GIVEN EXERCISE 1: List each line of the records that contains the word "group", matching case exactly.

ARTICLE:
--- START ---

If Visa and MasterCard took steps to block certain credit card transactions with three foreign banks, you could hit spammers in their wallets and drive a lot of them out of business. At least that’s the conclusion of a study by a team of computer scientists from two University of California campuses.

The Study

These researchers, who coined their study of email spam as “spamalytics,” conducted a three-month study. The mission of the study was to receive as many spam emails as they possibly could during the three months. As the spam email messages started rolling in, not only did they open them but they also took it a step further and clicked on the link or links that the emails contained. If the link led to a product to purchase, the item was purchased. Nearly a billion messages were opened and 120 purchases made.

The scientists were hoping to find a way to figure out at what point they could eliminate spam emails altogether.

The Results

The results of the study may astonish you. It turns out that 95% of the transactions for the purchase of drugs and herbal remedies marketed through spam email blasts were processed by the same three banks — all located outside the U.S. where these merchants had banking relationships. This means that if credit card companies, such as Visa and Mastercard, refused to handle the transactions of these three foreign banks, those hated email messages could potentially be eliminated.

The Outcome

Merchants have to work with a bank in order to process credit card transactions. Banks have the right to refuse to work with a merchant if they feel the merchant is questionable or the product they are selling is illegal or shady. Because the scientists conducting this study were able to identify the three banks willing to handle these merchant transactions, the potential to shut down these operations just took a giant step forward.

According to the New York Times, Visa refused to comment. But Steve Kirsch, chief executive of anti-spam company Abaca Technology, was quoted in the Times saying, “if the credit card companies wanted to shut down the spammers, we could easily aid them in rapidly and unambiguously identifying the merchant accounts used by spammers.”

--- END ---

GIVEN EXERCISE 2: In the article about the spam study, what share of the drug and herbal remedy purchases made through spam emails were processed by the same three banks?

EXERCISE INPUT:
--- START ---

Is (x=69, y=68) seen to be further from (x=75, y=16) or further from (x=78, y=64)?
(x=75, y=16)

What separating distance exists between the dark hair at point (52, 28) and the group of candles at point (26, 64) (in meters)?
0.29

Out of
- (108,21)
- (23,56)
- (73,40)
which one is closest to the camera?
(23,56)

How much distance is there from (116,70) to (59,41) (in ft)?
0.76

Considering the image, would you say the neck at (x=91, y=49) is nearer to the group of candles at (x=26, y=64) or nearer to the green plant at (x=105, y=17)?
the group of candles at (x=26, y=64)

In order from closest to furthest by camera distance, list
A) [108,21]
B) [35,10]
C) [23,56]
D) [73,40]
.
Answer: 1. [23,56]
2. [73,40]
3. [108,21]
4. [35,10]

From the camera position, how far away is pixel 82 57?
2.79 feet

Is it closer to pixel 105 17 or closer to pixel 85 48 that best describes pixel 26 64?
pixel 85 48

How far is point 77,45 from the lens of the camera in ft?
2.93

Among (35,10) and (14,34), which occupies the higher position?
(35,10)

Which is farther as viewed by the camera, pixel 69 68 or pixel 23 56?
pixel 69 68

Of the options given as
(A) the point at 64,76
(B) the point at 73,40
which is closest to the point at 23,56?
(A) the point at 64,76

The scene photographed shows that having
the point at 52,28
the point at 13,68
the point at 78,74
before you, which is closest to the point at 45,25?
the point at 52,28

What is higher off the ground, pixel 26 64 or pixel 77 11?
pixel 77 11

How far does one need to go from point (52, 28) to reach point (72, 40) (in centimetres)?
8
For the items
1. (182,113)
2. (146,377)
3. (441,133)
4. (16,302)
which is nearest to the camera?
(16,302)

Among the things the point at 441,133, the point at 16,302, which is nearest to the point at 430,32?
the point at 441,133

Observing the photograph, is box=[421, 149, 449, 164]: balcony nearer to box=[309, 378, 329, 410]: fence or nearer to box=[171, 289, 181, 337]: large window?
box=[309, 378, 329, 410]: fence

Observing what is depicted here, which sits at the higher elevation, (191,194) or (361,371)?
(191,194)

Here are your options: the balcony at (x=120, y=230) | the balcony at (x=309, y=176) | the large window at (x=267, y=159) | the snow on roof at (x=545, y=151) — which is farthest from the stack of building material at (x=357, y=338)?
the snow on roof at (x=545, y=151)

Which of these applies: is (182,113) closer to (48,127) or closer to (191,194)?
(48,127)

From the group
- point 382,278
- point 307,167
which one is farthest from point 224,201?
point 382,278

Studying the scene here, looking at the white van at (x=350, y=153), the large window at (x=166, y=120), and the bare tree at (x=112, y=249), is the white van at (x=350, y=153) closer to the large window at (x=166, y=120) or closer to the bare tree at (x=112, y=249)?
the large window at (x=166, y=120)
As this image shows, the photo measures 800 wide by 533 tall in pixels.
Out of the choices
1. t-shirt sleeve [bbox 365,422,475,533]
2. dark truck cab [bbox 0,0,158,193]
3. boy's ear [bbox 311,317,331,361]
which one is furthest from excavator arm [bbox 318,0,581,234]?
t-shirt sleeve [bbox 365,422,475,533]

--- END ---

RESULT 1:
What separating distance exists between the dark hair at point (52, 28) and the group of candles at point (26, 64) (in meters)?
Considering the image, would you say the neck at (x=91, y=49) is nearer to the group of candles at (x=26, y=64) or nearer to the green plant at (x=105, y=17)?
the group of candles at (x=26, y=64)
From the group

RESULT 2: 95%